Una colletta tra i genitori per effettuare i lavori all’Istituto comprensivo della periferia Marchesa di Boscoreale.

E’ l’iniziativa portata avanti dalle mamme degli alunni delle scuole elementare e media che hanno deciso di autotassarsi per far fronte alle forti mancanze dell’amministrazione comunale, guidata dal sindaco Antonio Diplomatico.

Attualmente, infatti, considerato il sovraffollamento, c’è bisogno di un’ulteriore aula. L’idea è quella di creare una parete divisoria all’interno di un locale ampio e da lì si vanno a creare due aule.

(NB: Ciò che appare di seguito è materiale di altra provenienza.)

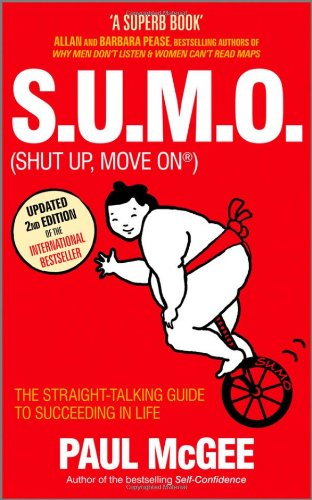 9780857081292: S.U.M.O (Shut Up, Move On): The Straight-Talking Guide to Succeeding in Life
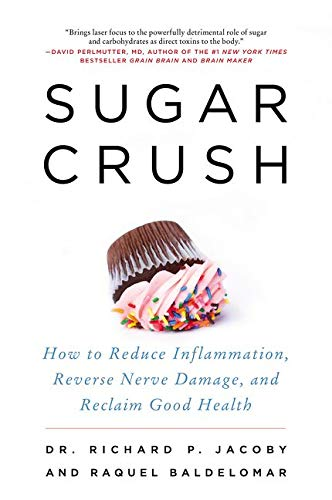 9780062348227: Sugar Crush: How to Reduce Inflammation, Reverse Nerve Damage, and Reclaim Good Health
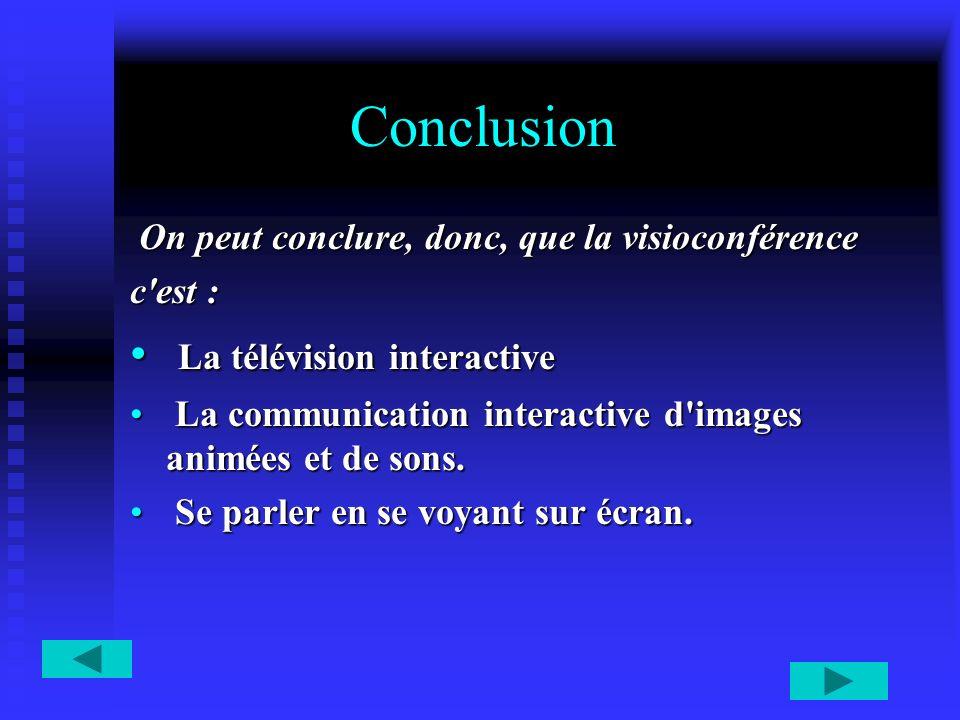 Conclusion On peut conclure, donc, que la visioconférence On peut conclure, donc, que la visioconférence c'est : La télévision interactive La télévisi
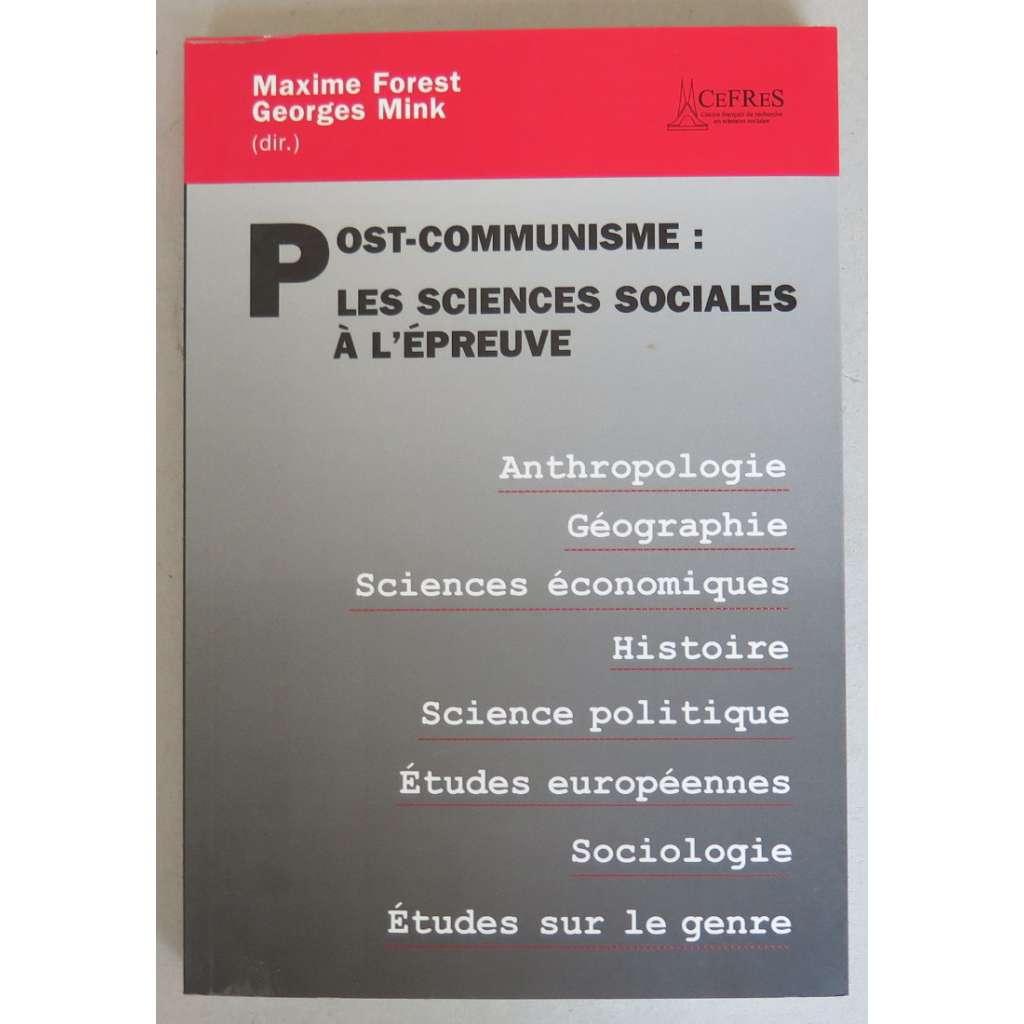 Post-communisme: les sciences sociales a l'epreuve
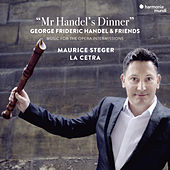 Mr Handel's Dinner de Maurice Steger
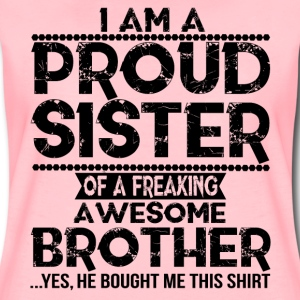 I'm A Proud Sister Of A Freaking Awesome Brother T-Shirts - Women's Premium T-Shirt
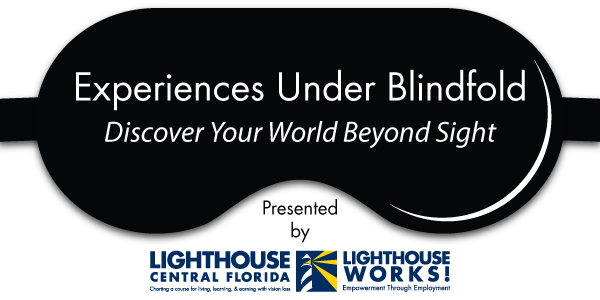 Experiences Under Blindfold presented by Lighthouse Central Florida and Lighthouse Works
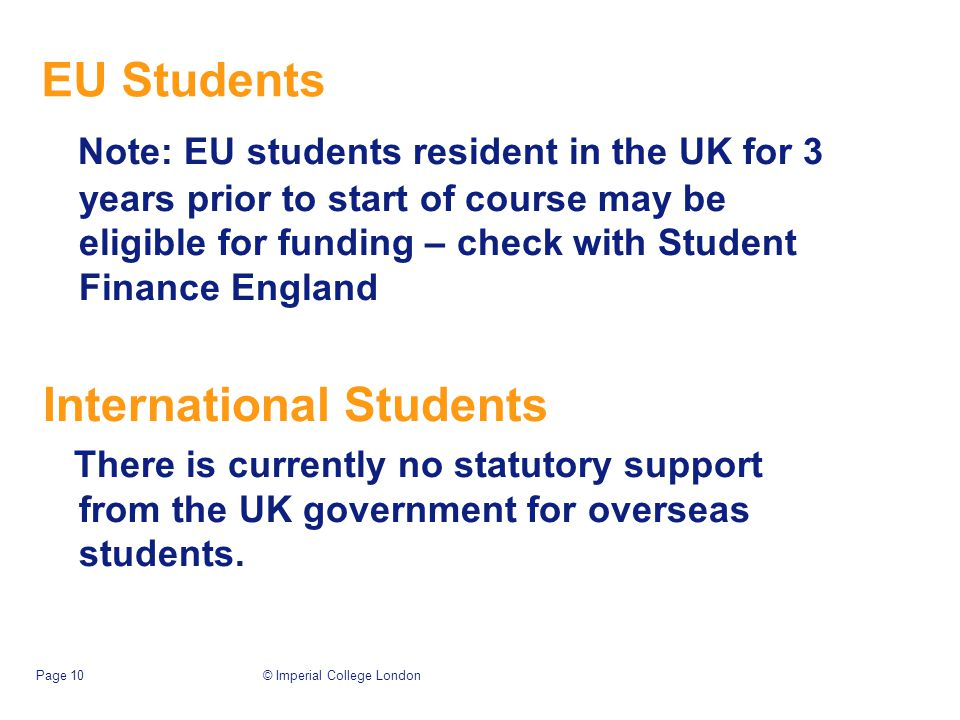 EU Students Note: EU students resident in the UK for 3 years prior to start of course may be eligible for funding – check with Student Finance England International Students There is currently no statutory support from the UK government for overseas students.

Un’esigenza portata all’attenzione dello stesso primo cittadino di Boscoreale il quale, così come è solito fare sin dall’inizio del suo mandato, continua a dire che “il Comune non ha un euro”. Che l’ente non ha soldi, questo è un fatto risaputo ma per creare una parete divisoria basterebbero poche centinaia di euro.

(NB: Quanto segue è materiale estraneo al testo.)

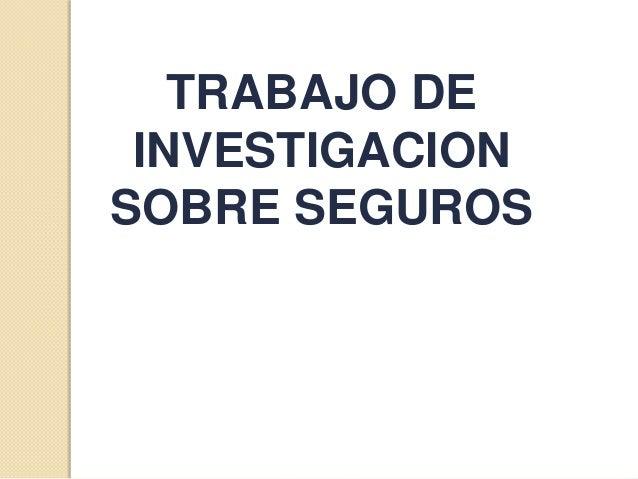 TRABAJO DEINVESTIGACIONSOBRE SEGUROS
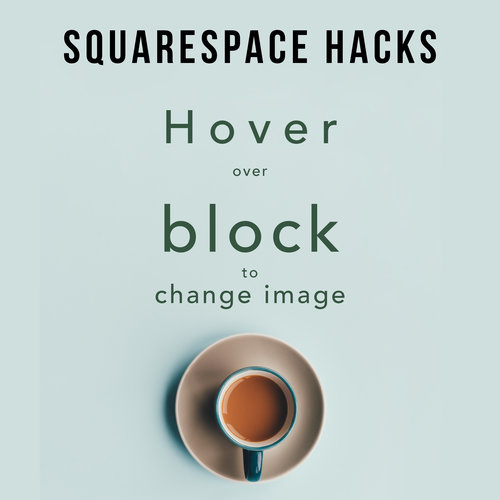 IMAGE BLOCK HOVER - SQUARESPACE TIPS — House of Margot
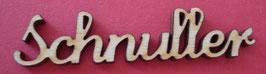"""Schriftzug """"Schnuller"""""""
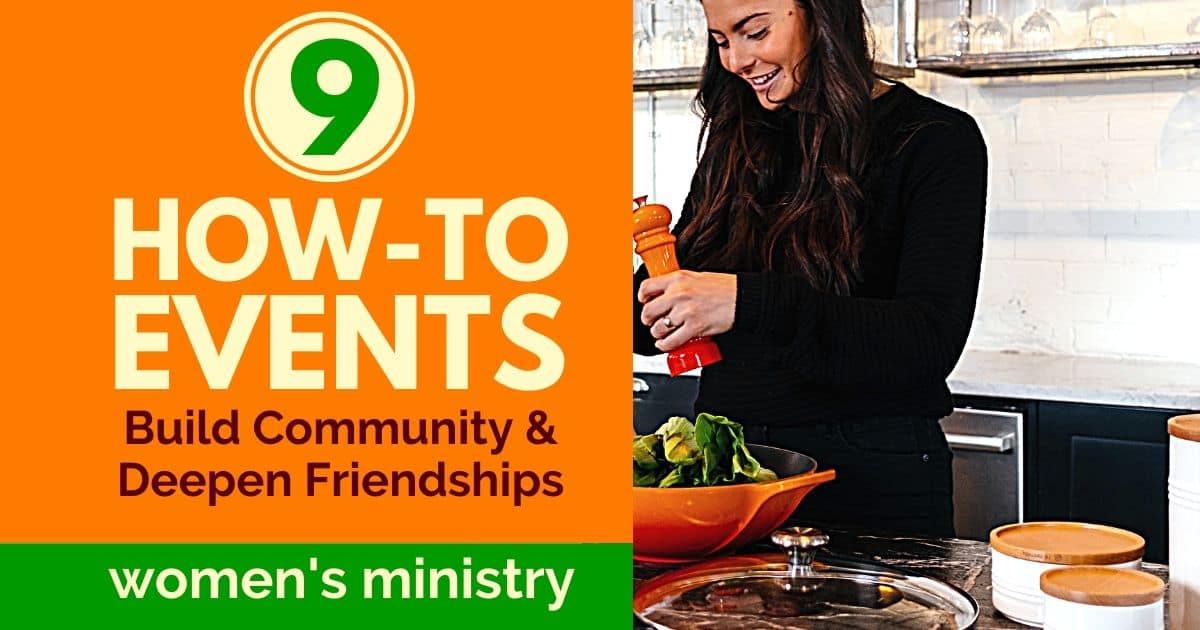WOMEN'S MINISTRY IDEAS TO BUILD COMMUNITY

E ovviamente le mamme, che non si sono perse d’animo, pur di assicurare il regolare svolgimento delle lezioni per i propri figli, hanno deciso di realizzare la parete a proprie spese e hanno così cominciato la colletta. Dieci euro a testa per racimolare la cifra necessaria. Un’iniziativa che, tuttavia, sta facendo molto discutere a Boscoreale, quasi che sta diventando una barzelletta. Purtroppo, però, ci sarebbe da piangere piuttosto che da ridere.